* 練習課題
**A.** 三郷流山橋有料道路の記事によると、普通車の通行料金はいくらですか。
**B.** 三郷流山橋有料道路の記事を2文で要約してください。

* 抜粋本文

県境の橋の“破滅的な渋滞”緩和せず 「三郷流山橋有料道路」開通1年 むしろ悪化も!? 利用促進の秘策「IKEA割引」
交通量は「計画の半分以下」
埼玉県と千葉県は2024年12月24日、県境の江戸川に整備した「三郷流山橋有料道路」について、開通から約1年後の整備効果を揃って発表しました。 【おいマジかよ…】これが「三郷流山橋」1年間の“整備効果”です(地図/画像) 三郷流山橋有料道路は2023年11月26日に開通。流山市と埼玉県三郷市を結ぶ江戸川の新たな橋で、有料道路事業を導入して5年の短期間で建設しました。通行料金は普通車で150円です。 整備を急いだのは、2.5km下流に架かる一般道の「流山橋」で発生している猛烈な渋滞を緩和するためです。その渋滞は、場合によっては「渡るのに1時間かかる」ともいわれるほど。 三郷流山橋は千葉県側でつくばエクスプレス(TX)沿いの一般道「都市軸道路」に直結していますが、流山・三郷の既存市街地からは辺鄙な場所と言わざるを得ません。TXエリアと外環道方面を直接的に結ぶ新たな東西軸になる計画ですが、埼玉側は外環道にはつながらず、千葉側の都市軸道路も暫定2車線区間が残っています。 このためか交通量は、1日約1万2700台の計画に対し、大幅に伸び悩んでいます。 2024年12月1日(日)の通行台数は4514台、これが平日の12月3日(火)になると3790台。ちなみに11月の平均は1日4251台だったそうです。 今回、千葉側・埼玉側とで、流山橋前後の渋滞状況の変化も明らかにされていますが、むしろ「悪化」したケースもあるようです。

* 記録データ

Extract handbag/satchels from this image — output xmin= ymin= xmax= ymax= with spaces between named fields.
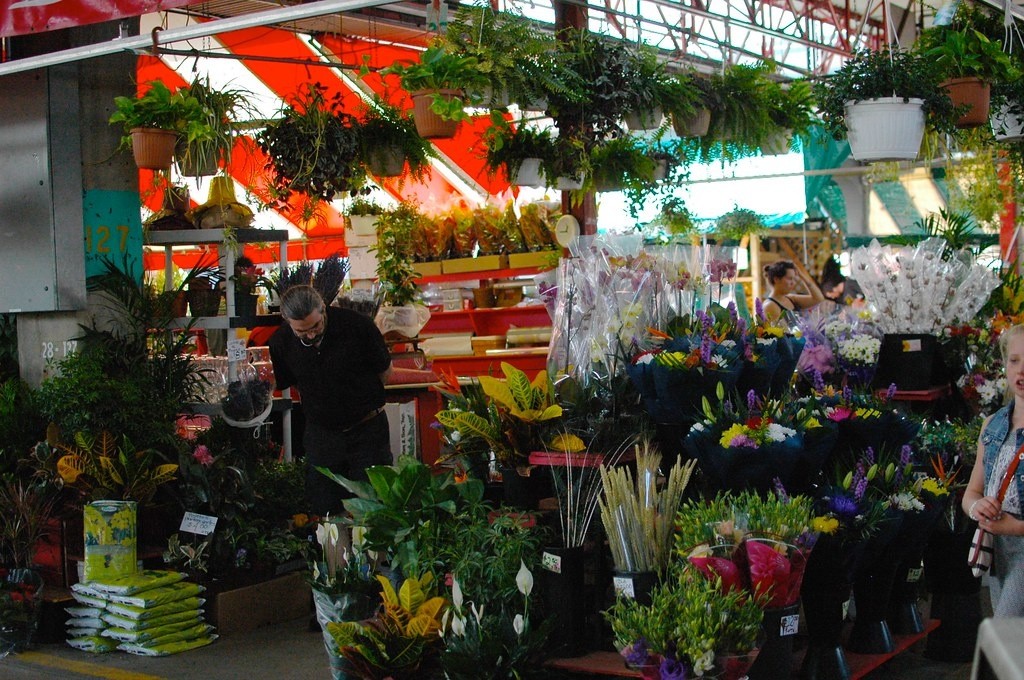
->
xmin=967 ymin=525 xmax=994 ymax=578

* 各問の解答
**A.** 150円です。

**B.** 埼玉県と千葉県は2024年12月24日、2023年11月26日に開通した三郷流山橋有料道路について、開通から約1年後の整備効果を発表しました。この橋は下流の流山橋の猛烈な渋滞を緩和するために建設されましたが、交通量は1日約1万2700台の計画に対して大幅に伸び悩み、流山橋前後の渋滞がむしろ悪化したケースもあるようです。